Two things of note with this 4K UHD edition: the video is remastered to 4K UHD with high dynamic range (HDR) and the audio does come with a remastered to Dolby Atmos. Speaking on the sound first, if you don’t have Dolby Atmos at home, the same track can be used (and is the only option) for your 5.1 setup or lower. In looking at the audio options, there are instructions that plainly state this, as well as how to ensure you are getting Atmos sound, if you have compatible equipment. As my Yamaha system is not Atmos compatible, I can only report on the 5.1 use and it’s great: clear dialogue with solid balance. You don’t really need immersion in a film like Truman, but the surround sound becomes a benefit during sequences like the rain malfunction (when it goes from a solitary sprinkle to a downpour) and the raging storm in the climax. Otherwise, as it’s mostly a dramedy, the sound we receive does the job it needs to do. As for the video, when I say that it’s not a pretty picture, that’s not a denigration on Peter Biziou’s (Richard III; Time Bandits) cinematography as the bulk of the film takes place in the fictional world of South Haven which has a specific look and feel compared to the real world sequences. It’s meant to look like a facsimile of real life, a blend of natural and machine-made, which results in a very sound stage look/feel. In this case, it’s not that the picture doesn’t look good, but that there’s not a whole lot of dynamic range to begin with that makes the HDR and increased data-on-disc make for small noticeable impact.

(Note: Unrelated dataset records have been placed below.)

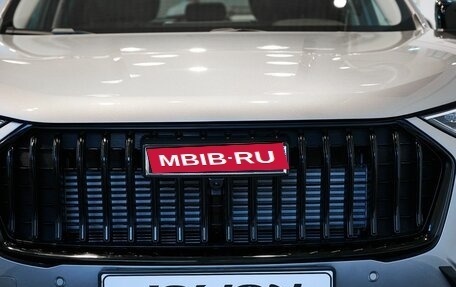 Haval Jolion, 2025 год, 2 820 510 рублей, 13 фотография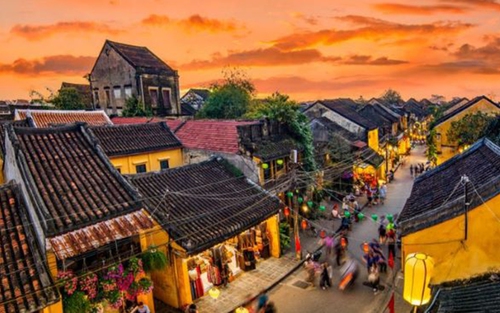 Tổ chức Hội thảo khoa học về Di sản Thế giới tại Việt Nam trong bối cảnh hậu Covid-19
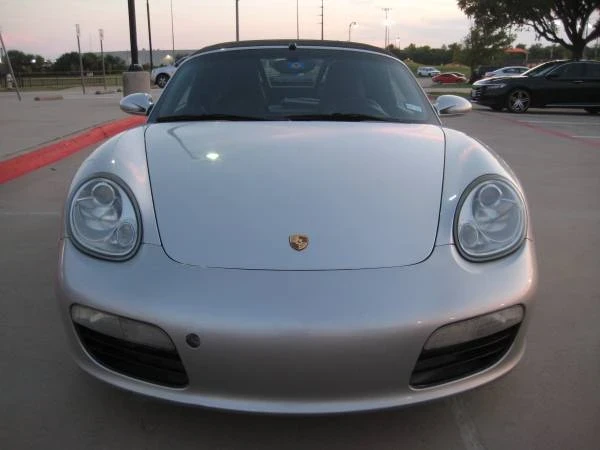 2007 Porsche 987 Boxster - Image 7 of 16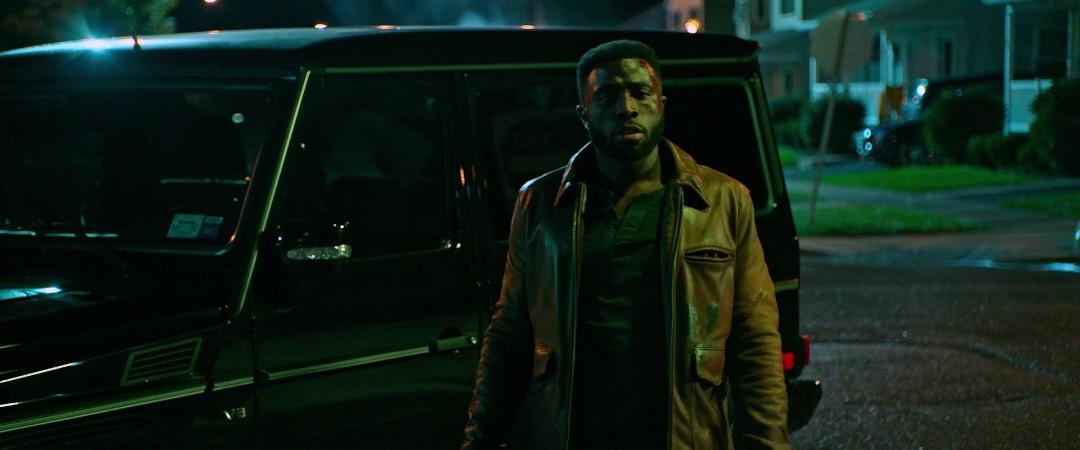 The First Purge (2018) 1080p BluRay 264 DD5 1 {Dual Audio}{Hindi+English} - Hammer The First Purge (2018) 1080p BluRay 264 DD5 1 {Dual Audio}{Hindi+English} - Hammer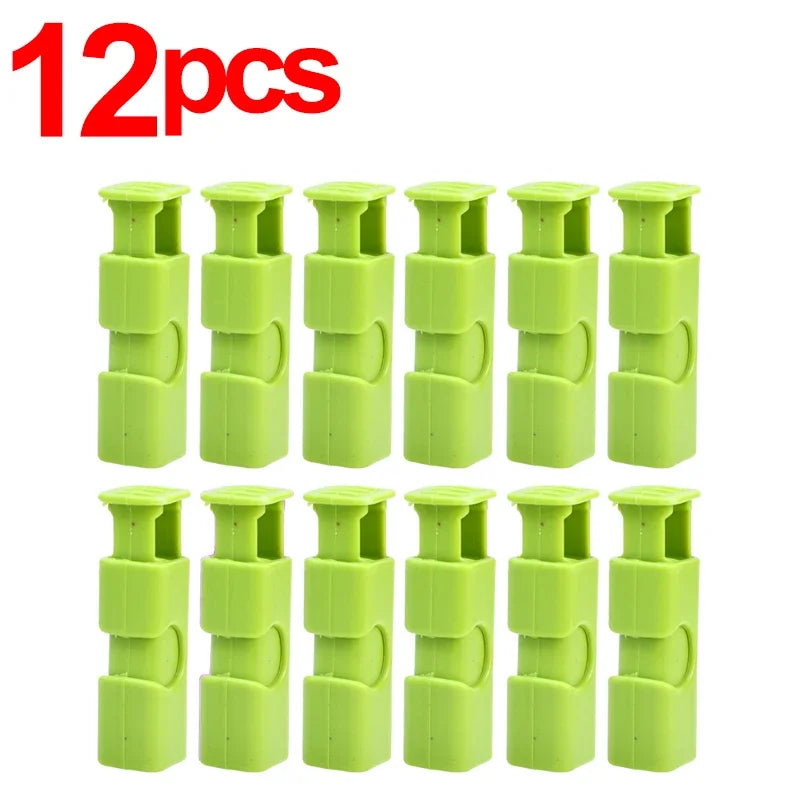 Bread Bag Clip Set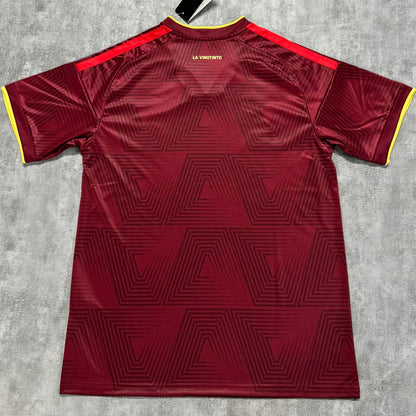 2026/27 Venezuela Local Versión Fan Selecciones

For those hoping to find or learn something new for the 25th anniversary, there are no new bonus features included with this edition. You do receive all the previously released bonus features (as opposed to none at all, which has happened in anniversary releases of late), so whether you’ve never owned it or are upgrading, at least you’ll still have the full set of behind the scenes materials.
Ultimately, the recommendation for The Truman Show on 4K UHD comes down to (a) whether you already own this on Blu-ray and (b) how you feel about the film. There doesn’t appear to be anything truly extraordinary about the 4K UHD remaster beyond it being on a new format and, therefore, offering the best quality version of the film. So if you prefer to own your movies on the newest formats and/or you don’t already own it, the film itself holds up so well (in fact, it offers up new things to discover) that snagging the anniversary edition can be done with confidence. However, if you already own the Blu-ray, there’s not really enough to warrant a double-dip.
The Truman Show Legacy Special Features:
- How’s It Going to End? The Making of The Truman Show – Two-Part Documentary
- Faux Finishing—The Visual Effects of The Truman Show
- Deleted Scenes
- Photo Gallery
- Theatrical Trailers
- TV Spots
Available on 4K UHD Blu-ray and digital July 4th, 2023.